Synchronized and Fine-Grained Head for Skeleton-Based Ambiguous Action Recognition
This work addresses a specific problem in computer vision for skeleton-based action recognition, focusing on ambiguous actions, and is incremental as it builds upon existing GCN and TCN methods.
The paper tackles the challenge of recognizing ambiguous actions like 'waving' and 'saluting' in skeleton-based action recognition by proposing a lightweight plug-and-play module called SF-Head, which achieves significant improvements on multiple datasets including NTU RGB+D 60, NTU RGB+D 120, NW-UCLA, and PKU-MMD I.

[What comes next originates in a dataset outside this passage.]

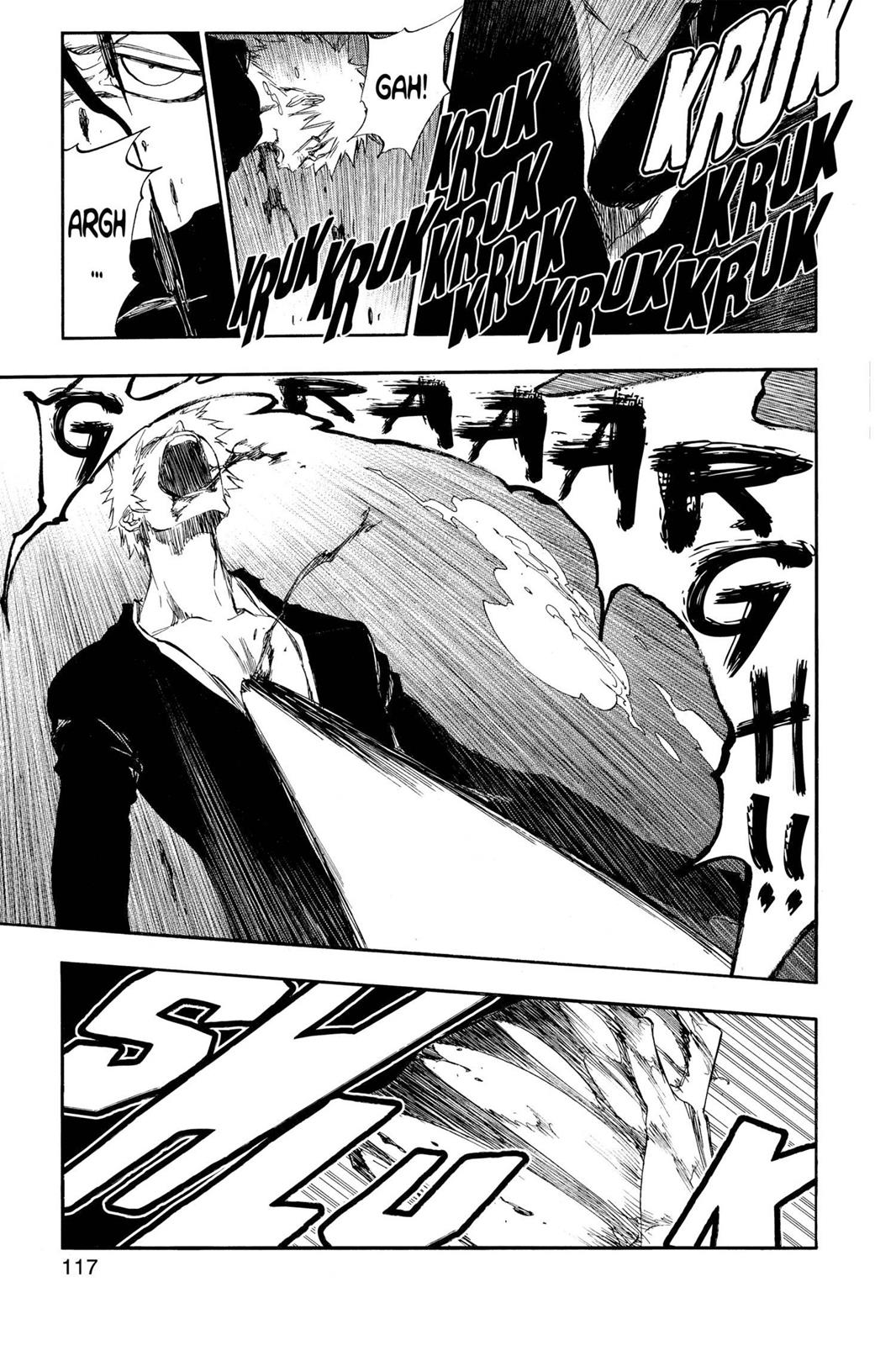 Bleach, Chapter 410 image 007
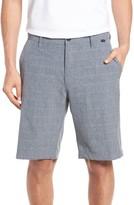 Travis Mathew Men's Bridgetown Stretch Golf Shorts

Skeleton-based action recognition using GCNs has achieved remarkable performance, but recognizing ambiguous actions, such as "waving" and "saluting", remains a significant challenge. Existing methods typically rely on a serial combination of GCNs and TCNs, where spatial and temporal features are extracted independently, leading to an unbalanced spatial-temporal information, which hinders accurate action recognition. Moreover, existing methods for ambiguous actions often overemphasize local details, resulting in the loss of crucial global context, which further complicates the task of differentiating ambiguous actions. To address these challenges, we propose a lightweight plug-and-play module called SF-Head, inserted between GCN and TCN layers. SF-Head first conducts SSTE with a Feature Redundancy Loss (F-RL), ensuring a balanced interaction. It then performs AC-FA, with a Feature Consistency Loss (F-CL), which aligns the aggregated feature with their original spatial-temporal feature. Experimental results on NTU RGB+D 60, NTU RGB+D 120, NW-UCLA and PKU-MMD I datasets demonstrate significant improvements in distinguishing ambiguous actions.